Há um movimento inusitado no Passeig del Born. Da esplanada vemos uma multidão a concentrar-se, a caminhar (mais ou menos) compacta. A clareira que se abre tem um protagonista, um homem — segue-o uma câmara, apontam-se-lhe vários telemóveis. Na mesa ao lado, o burburinho de identificação e vamos acreditar na conclusão: é o modelo espanhol Andrés Velencoso, fama conquistada pelo seu namoro com Kylie Minogue. Espanhol e catalão de Tossa de Mar passaria (quase) despercebido no Born não fosse o aparato em seu redor.
De jeans, t-shirt branca e sapatilhas seria mais um que enche o bairro de Barcelona na tarde de sábado de final de Julho. As esplanadas estão cheias, há quem circule de e para a praia, há quem abra mapas. O Born tornou-se um dos bairros da moda há poucos anos, ao mesmo tempo que o Raval, e, ao contrário deste, resistiu bem ao rótulo que não só se manteve como floresceu. Bares — os cocktails por aqui abundam —, lojas alternativas e vintage, de roupa e design de jóias, pequenas galerias e grandes museus (como o Museu Picasso) margeiam-lhe as ruas, muitas pedonais, num canto de Barcelona encaixada entre o bairro Gótico, epicentro turístico, e Barceloneta, com as suas praias lotadas. O Parc da Ciutadella está ao lado e agora mais perto do que nunca do Passeig del Born, esta rambla que é o centro nervoso do bairro que ainda mantém uma certa aura medieval — a recuperação do Mercado do Born trouxe uma requalificação dos espaços em volta, com uma enorme esplanada a rodeá-lo que é o novo e mais directo caminho para o parque. E aqui é também o coração das comemorações do Tricentenário – assim mesmo, apenas “tricentenário”: do 11 de Setembro de 1714, a data que assinala “o amor extremo dos barceloneses pela liberdade”, como escreveu Voltaire. Uma liberdade que está outra vez na boca de muitos catalães que clamam por um referendo sobre a independência da região autónoma.
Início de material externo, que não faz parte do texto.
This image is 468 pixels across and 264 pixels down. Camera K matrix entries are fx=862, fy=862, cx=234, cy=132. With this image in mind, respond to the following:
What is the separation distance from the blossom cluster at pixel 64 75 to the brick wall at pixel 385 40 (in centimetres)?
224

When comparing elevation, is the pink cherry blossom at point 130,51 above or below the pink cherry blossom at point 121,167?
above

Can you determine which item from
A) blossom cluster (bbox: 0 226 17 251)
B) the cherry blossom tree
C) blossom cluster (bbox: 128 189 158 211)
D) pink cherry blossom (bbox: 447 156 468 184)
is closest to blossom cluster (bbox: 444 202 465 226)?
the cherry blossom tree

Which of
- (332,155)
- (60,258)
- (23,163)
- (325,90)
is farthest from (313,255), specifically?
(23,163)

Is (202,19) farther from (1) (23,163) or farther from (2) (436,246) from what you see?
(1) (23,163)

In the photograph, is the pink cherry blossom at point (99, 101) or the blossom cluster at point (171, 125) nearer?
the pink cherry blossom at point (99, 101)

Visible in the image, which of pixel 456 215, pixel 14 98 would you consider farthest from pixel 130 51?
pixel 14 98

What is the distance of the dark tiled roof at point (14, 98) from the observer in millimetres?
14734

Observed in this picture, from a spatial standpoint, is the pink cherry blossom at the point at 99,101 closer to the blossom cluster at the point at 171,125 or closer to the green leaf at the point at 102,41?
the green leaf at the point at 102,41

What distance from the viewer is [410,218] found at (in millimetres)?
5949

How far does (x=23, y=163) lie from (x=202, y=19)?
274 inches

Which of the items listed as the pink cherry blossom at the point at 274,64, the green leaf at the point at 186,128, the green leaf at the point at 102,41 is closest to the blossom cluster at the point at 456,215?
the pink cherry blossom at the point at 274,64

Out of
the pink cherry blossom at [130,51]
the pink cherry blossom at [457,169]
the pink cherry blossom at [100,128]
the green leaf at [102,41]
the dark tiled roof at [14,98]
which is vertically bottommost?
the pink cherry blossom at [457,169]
Num canto da Praça da Catalunha, uma banca flanqueada pelas bandeiras da Catalunha e da União Europeia chama-nos a atenção. O toldo é amarelo, as mesas estão cobertas de panos azul forte; há t-shirts penduradas, artesanato, panfletos, posters com uma urna de voto (e dois boletins de votos: sí ou sí) e cinco pessoas lá dentro respondem à curiosidade de quem passa. Aqui, na principal encruzilhada turística de Barcelona (no subsolo, metro e comboios chegam e partem em movimento contínuo, numa das esquinas as Ramblas iniciam o seu caminho até ao mar, já aqui para cima é a passerelle do Passeig de Gracia que se estende, o bairro Gótico está a espreitar) são muitos os estrangeiros que se aproximam. E também eles são instados a assinar uma petição pela realização do referendo catalão (marcado para 9 de Novembro) que o governo espanhol recusa. A iniciativa é da Assembleia Nacional Catalã (ANC), criada oficialmente em 2012, uma organização “popular, unificada, plural e democrática que trabalha para que a Catalunha se torne um novo estado europeu”, lê-se no site oficial. “Não é um partido nem deseja tornar-se num”, continua, “é uma organização de cidadãos que participam livremente como indivíduos e votam nas eleições em diferentes partidos. O que os une é a convicção de que a Catalunha tem o direito a ter a sua voz própria no mundo. Ou seja, a tornar-se um estado democrático, como qualquer outro.” “É uma questão de democracia do Estado espanhol”, diz-nos Víctor Acedo, que nem é catalão — vem de Zamora, “mais perto de Portugal”. E Portugal é chamado à liça por uma companheira de lides, que lembra que “os catalães querem o que Portugal conseguiu em 1640”. Não é a única zona de Barcelona que tem estas bancas — estão em todos os distritos, dizem-nos, mudando regularmente de bairro.